C’est prouvé : nous n’avons pas l’âge de nos artères !

Dans une étude originale des chercheurs ont prouvé que date de naissance et âge du corps ne coïncident pas toujours : nos organismes vieillissent à des rythmes différents…

Science et Vie, Román Ikonicoff

Si nous le savions déjà par expérience, ces résultats scientifiques apportent des données chiffrées : ainsi, parmi les 954 adultes de 38 ans testés, sains et ne présentant aucune pathologie, les chercheurs ont mesuré des “âges biologiques” allant de 28 ans à 61 ans.

L’intérêt de l’étude ? La mesure d’un “âge biologique” chez des sujets sains permettrait de faire de la prévention, identifiant les personnes en voie de vieillissement rapide afin de leur proposer des traitements et une hygiène anti-âge…

Mesurer l’âge biologique de personnes nées entre 1972 et 1973

Concrètement, l’étude menée par une équipe internationale sous la houlette de l’Université Duke à Durham (Caroline du Nord), s’est basée sur les données médicales recueillies depuis 40 ans auprès d’hôpitaux néo-zélandais de la ville de Dunedin sur un millier de personnes nées entre 1972 et 1973 (nommée Étude Dunedin). Ces données ont été recueillies à de nombreuses reprises durant la vie de ces personnes, constituant des profils médicaux très complets.

Les chercheurs ont récupéré ces mesures sur l’évolution des biomarqueurs des 954 adultes jusqu’à l’âge de 38 ans, en particulier : le ratio hauteur/tour de anche, la masse corporelle, l’état de leur ADN ainsi que celui de plusieurs fonctions (pulmonaire, cardiovasculaire, rénal, hépatique, immunologique, etc.). En tout, 18 marqueurs biologiques suivis durant presque quatre décennies.

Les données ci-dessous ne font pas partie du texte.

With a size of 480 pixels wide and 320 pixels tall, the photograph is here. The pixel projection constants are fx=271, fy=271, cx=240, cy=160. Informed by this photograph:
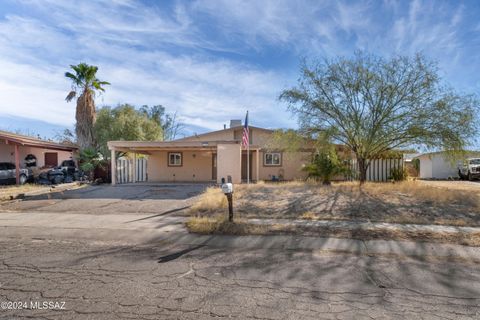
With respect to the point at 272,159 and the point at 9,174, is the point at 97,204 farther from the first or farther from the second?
the point at 272,159

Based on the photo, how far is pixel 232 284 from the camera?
12.6 feet

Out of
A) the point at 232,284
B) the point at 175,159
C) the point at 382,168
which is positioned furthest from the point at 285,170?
the point at 232,284

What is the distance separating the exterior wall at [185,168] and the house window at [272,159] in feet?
14.3

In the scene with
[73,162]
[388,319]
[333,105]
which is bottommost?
[388,319]

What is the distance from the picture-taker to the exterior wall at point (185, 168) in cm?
2108

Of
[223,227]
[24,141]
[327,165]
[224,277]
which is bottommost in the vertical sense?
[224,277]

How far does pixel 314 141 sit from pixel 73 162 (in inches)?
763

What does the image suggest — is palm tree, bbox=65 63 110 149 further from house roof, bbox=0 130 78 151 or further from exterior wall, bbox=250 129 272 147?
exterior wall, bbox=250 129 272 147

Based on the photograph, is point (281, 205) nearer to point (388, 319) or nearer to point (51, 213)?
point (388, 319)

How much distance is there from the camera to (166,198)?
12.1 metres

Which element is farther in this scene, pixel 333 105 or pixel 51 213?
pixel 333 105


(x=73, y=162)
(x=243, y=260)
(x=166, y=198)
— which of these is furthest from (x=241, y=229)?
(x=73, y=162)

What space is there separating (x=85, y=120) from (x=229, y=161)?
14.9m

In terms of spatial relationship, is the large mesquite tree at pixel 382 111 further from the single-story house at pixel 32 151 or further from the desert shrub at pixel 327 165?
the single-story house at pixel 32 151
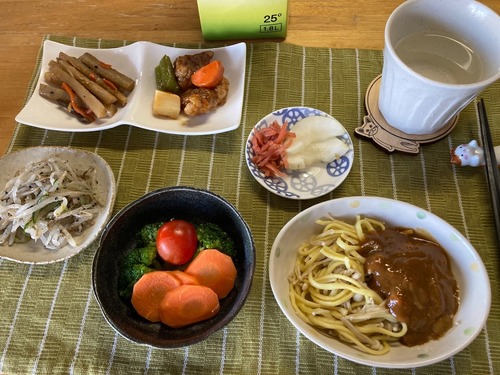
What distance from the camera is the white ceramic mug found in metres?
1.11

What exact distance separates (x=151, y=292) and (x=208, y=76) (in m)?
0.73

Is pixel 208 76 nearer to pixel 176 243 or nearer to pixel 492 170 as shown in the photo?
pixel 176 243

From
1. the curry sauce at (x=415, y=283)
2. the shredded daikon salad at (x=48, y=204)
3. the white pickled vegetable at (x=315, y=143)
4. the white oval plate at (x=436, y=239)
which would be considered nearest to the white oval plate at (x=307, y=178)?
the white pickled vegetable at (x=315, y=143)

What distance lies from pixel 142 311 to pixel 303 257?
42 centimetres

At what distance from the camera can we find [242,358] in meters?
1.03

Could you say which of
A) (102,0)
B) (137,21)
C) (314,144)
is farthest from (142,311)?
(102,0)

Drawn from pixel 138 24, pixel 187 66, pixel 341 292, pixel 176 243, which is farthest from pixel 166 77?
pixel 341 292

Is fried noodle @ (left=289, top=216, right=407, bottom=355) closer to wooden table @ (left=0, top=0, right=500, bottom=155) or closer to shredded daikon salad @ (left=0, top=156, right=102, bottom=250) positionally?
shredded daikon salad @ (left=0, top=156, right=102, bottom=250)

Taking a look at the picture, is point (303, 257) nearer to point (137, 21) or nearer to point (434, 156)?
point (434, 156)

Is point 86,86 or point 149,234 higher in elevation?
point 86,86

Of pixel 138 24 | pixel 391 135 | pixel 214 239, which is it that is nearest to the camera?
pixel 214 239

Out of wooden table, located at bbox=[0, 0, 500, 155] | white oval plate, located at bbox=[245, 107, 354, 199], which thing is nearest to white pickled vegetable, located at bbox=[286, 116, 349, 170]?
white oval plate, located at bbox=[245, 107, 354, 199]

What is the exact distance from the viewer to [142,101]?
140cm

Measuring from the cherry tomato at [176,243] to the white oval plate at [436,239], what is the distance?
207 millimetres
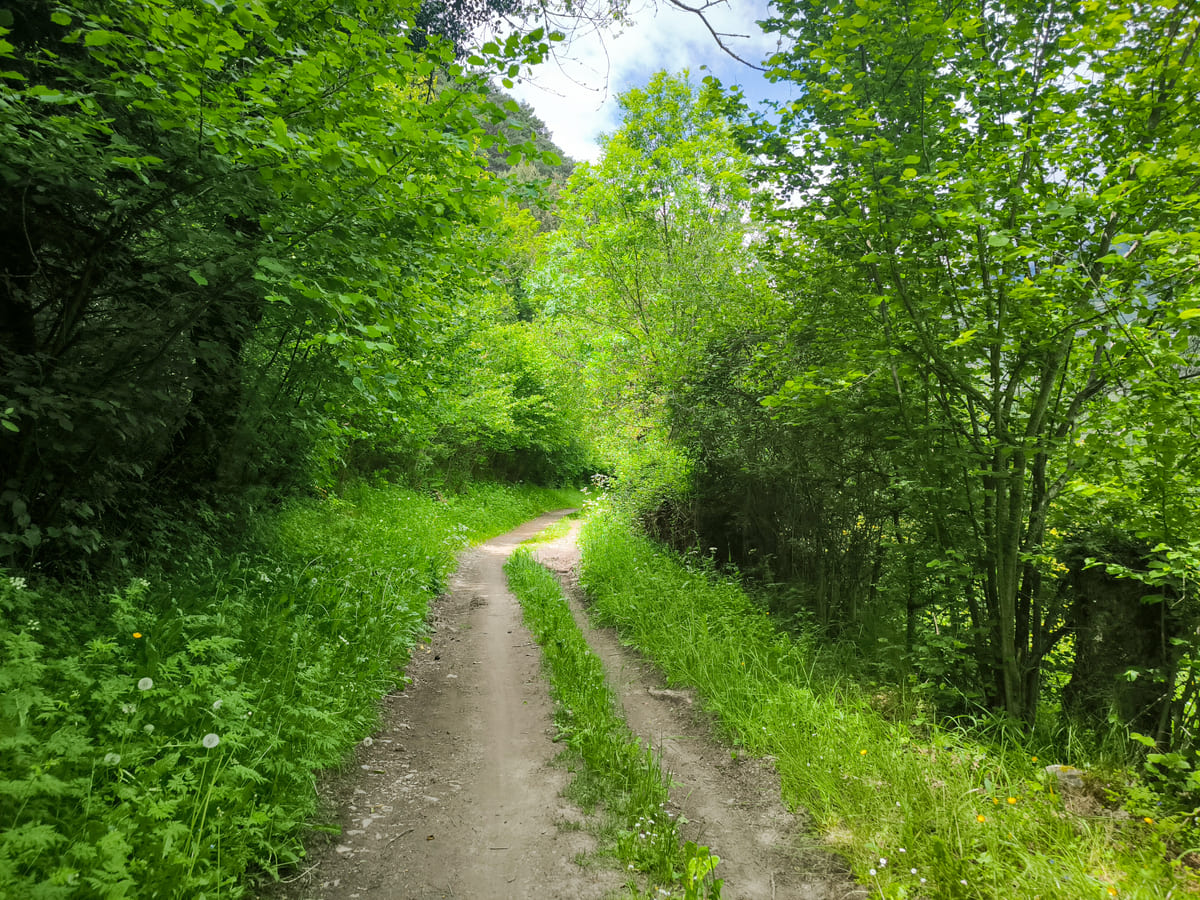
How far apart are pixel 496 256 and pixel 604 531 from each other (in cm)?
841

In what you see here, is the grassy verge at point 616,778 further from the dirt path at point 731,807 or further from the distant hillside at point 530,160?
the distant hillside at point 530,160

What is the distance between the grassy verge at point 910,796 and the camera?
2881 millimetres

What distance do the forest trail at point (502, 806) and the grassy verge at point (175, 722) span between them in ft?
1.07

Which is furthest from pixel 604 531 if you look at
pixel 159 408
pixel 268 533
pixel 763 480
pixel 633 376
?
pixel 159 408

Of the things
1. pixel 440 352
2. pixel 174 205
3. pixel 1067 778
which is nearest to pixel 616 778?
pixel 1067 778

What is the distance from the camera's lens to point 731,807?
3.90 meters

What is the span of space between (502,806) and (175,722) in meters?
2.01

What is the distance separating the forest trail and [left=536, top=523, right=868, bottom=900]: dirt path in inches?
0.4

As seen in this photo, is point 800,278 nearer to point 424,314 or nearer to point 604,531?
point 424,314

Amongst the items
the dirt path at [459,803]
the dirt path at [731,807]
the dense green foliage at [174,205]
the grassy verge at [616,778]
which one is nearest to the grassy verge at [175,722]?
the dirt path at [459,803]

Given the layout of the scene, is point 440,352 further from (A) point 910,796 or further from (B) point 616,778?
(A) point 910,796

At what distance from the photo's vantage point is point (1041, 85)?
15.1 feet

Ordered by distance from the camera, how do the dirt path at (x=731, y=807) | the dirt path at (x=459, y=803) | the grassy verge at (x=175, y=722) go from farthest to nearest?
1. the dirt path at (x=731, y=807)
2. the dirt path at (x=459, y=803)
3. the grassy verge at (x=175, y=722)

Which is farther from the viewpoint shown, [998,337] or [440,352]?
[440,352]
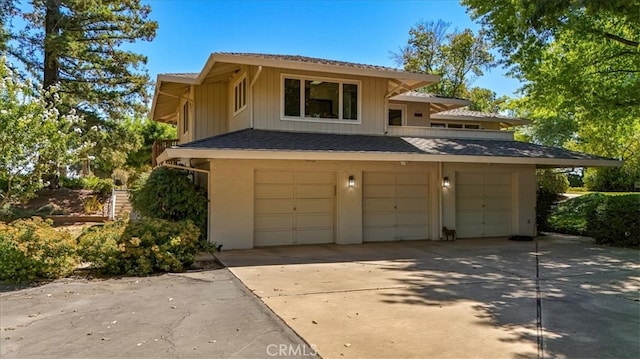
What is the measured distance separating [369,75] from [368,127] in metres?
1.55

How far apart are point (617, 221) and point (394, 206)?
604cm

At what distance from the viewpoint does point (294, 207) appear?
12148 millimetres

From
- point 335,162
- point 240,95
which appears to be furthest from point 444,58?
point 335,162

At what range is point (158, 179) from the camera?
37.3ft

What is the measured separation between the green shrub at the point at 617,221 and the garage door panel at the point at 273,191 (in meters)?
8.81

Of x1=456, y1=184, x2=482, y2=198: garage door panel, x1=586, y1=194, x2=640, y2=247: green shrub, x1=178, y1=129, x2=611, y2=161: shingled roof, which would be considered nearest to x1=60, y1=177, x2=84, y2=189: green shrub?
x1=178, y1=129, x2=611, y2=161: shingled roof

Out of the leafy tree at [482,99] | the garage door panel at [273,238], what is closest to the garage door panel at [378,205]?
the garage door panel at [273,238]

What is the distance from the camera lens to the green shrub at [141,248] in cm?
803

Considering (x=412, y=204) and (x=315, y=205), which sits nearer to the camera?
(x=315, y=205)

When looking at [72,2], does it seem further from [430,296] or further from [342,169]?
[430,296]

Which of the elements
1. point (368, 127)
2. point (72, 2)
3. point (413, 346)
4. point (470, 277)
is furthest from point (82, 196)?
point (413, 346)

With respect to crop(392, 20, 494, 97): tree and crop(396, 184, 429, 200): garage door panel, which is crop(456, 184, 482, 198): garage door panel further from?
crop(392, 20, 494, 97): tree

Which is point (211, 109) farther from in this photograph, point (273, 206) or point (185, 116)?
point (273, 206)

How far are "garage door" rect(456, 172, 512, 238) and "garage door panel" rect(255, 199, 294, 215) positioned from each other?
542 centimetres
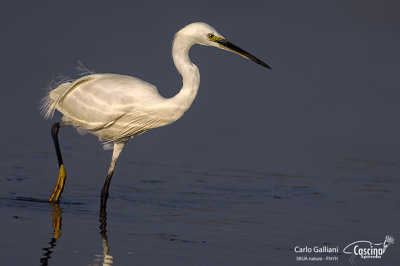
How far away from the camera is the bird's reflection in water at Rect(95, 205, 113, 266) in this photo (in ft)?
19.9

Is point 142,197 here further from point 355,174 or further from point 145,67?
point 145,67

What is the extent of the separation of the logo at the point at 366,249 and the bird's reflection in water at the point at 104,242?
6.60 ft

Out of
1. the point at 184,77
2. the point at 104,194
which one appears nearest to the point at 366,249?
the point at 184,77

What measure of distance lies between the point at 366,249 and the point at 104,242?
2.27 metres

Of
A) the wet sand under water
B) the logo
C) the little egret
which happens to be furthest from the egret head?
the logo

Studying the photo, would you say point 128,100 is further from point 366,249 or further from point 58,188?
point 366,249

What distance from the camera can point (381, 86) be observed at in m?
15.3

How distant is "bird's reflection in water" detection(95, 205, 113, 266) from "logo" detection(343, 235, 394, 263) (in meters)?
2.01

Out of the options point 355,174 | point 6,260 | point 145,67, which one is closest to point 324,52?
point 145,67

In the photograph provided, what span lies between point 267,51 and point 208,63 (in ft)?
4.35

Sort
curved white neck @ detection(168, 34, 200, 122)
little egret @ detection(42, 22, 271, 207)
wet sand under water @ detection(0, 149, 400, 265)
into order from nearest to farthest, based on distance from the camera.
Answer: wet sand under water @ detection(0, 149, 400, 265) → curved white neck @ detection(168, 34, 200, 122) → little egret @ detection(42, 22, 271, 207)

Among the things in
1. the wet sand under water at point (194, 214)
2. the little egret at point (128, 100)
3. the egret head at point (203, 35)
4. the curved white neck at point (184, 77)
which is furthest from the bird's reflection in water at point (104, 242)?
the egret head at point (203, 35)

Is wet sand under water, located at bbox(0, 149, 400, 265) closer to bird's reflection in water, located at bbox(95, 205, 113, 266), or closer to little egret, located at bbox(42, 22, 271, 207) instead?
bird's reflection in water, located at bbox(95, 205, 113, 266)

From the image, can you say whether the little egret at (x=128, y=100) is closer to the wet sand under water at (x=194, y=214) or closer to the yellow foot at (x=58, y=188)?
the yellow foot at (x=58, y=188)
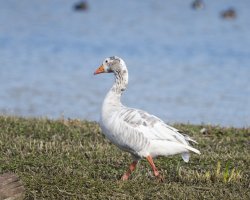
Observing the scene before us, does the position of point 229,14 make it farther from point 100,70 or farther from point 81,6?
point 100,70

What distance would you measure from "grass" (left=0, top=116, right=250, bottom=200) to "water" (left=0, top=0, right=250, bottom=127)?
4.16 m

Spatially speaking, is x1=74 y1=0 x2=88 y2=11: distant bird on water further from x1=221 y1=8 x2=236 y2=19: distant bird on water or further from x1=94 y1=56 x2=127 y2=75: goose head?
x1=94 y1=56 x2=127 y2=75: goose head

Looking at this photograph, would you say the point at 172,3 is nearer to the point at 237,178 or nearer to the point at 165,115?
the point at 165,115

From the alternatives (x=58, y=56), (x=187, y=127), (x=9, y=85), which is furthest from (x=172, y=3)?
(x=187, y=127)

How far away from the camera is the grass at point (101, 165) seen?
7.92m

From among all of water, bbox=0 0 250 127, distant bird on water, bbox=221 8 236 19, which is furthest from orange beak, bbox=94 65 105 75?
distant bird on water, bbox=221 8 236 19

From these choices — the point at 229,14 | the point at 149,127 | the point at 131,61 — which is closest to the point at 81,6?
the point at 229,14

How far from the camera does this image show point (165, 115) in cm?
1831

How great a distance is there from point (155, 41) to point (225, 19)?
12050 millimetres

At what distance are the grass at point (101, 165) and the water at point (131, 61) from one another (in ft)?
13.7

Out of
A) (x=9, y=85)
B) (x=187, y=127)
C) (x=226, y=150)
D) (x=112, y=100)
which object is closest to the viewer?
(x=112, y=100)

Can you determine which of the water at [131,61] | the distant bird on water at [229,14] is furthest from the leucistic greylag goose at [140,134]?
the distant bird on water at [229,14]

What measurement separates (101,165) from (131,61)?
1721 centimetres

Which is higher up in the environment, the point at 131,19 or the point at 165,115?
the point at 131,19
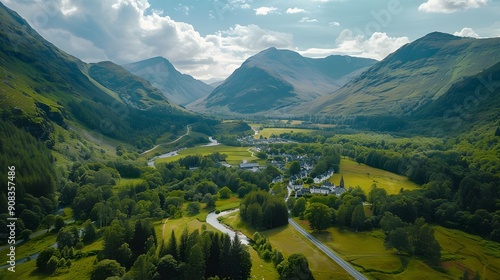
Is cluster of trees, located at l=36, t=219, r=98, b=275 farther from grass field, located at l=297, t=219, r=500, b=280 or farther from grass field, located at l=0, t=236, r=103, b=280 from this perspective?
grass field, located at l=297, t=219, r=500, b=280

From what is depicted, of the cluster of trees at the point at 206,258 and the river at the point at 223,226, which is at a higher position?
the cluster of trees at the point at 206,258

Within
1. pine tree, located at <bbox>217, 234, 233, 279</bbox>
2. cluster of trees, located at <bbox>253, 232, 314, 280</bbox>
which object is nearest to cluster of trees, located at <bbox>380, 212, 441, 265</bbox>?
cluster of trees, located at <bbox>253, 232, 314, 280</bbox>

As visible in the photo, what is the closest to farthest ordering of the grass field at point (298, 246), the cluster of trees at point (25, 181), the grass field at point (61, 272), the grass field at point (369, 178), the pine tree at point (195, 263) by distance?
the pine tree at point (195, 263) → the grass field at point (61, 272) → the grass field at point (298, 246) → the cluster of trees at point (25, 181) → the grass field at point (369, 178)

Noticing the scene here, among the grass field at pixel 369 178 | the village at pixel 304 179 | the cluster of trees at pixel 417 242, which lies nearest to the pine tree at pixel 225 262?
the cluster of trees at pixel 417 242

33 années de différence entre deux personnes de 38 ans

Ils ont alors pu mesurer le “rythme de vieillissement” des organes et des fonctions, c’est-à-dire leur détérioration progressive, ce malgré l’absence de maladie déclarée. Et pour attribuer un “âge biologique”, ils se sont servis d’un modèle informatique (algorithme) permettant de calculer un score global de l’état de l’organisme et de le comparer aux valeurs moyennes de vieillissement de la population.

Conclusion : non seulement on observe d’énormes disparités dans les âges biologiques de ces trentenaires – 33 ans de différence entre le corps le plus “jeune” (28 ans) et le corps le plus “vieux” (61 ans) – mais on constate que le sujets vieillissant plus vite voient également décliner leur capacité cognitive et leur force physique… et ils ont l’air plus vieux (mesure réalisée en montrant leur photo à un panel de personnes devant leur attribuer un âge).

Vers un diagnostic précoce du syndrome de vieillissement rapide ?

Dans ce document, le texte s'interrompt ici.